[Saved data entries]
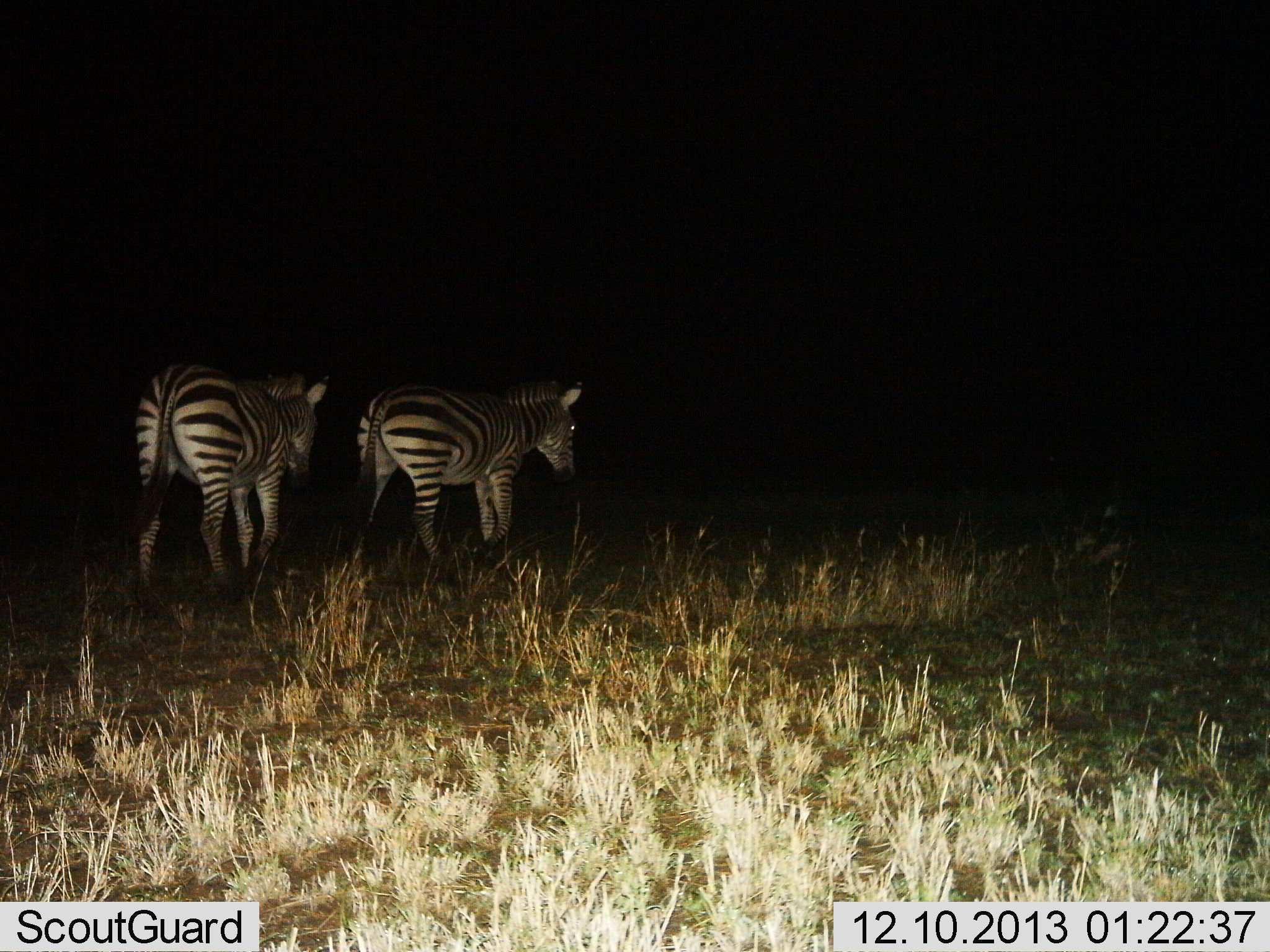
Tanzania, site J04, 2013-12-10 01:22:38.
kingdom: Animalia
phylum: Chordata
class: Mammalia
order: Perissodactyla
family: Equidae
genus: Equus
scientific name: Equus quagga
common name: plains zebra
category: zebra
Zebra (plains zebra) (Equus quagga), count 2. Behavior (volunteer vote fractions): standing 43%, resting 0%, moving 63%, interacting 0%. Young present (vote fraction): 0%. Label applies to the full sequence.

▶ **Your objective**: Nothing but the lines from the line that contains "order: Perissodactyla" to the last line of the records above should appear in the answer; please copy them exactly.

▶ **Answer space**:
order: Perissodactyla
family: Equidae
genus: Equus
scientific name: Equus quagga
common name: plains zebra
category: zebra
Zebra (plains zebra) (Equus quagga), count 2. Behavior (volunteer vote fractions): standing 43%, resting 0%, moving 63%, interacting 0%. Young present (vote fraction): 0%. Label applies to the full sequence.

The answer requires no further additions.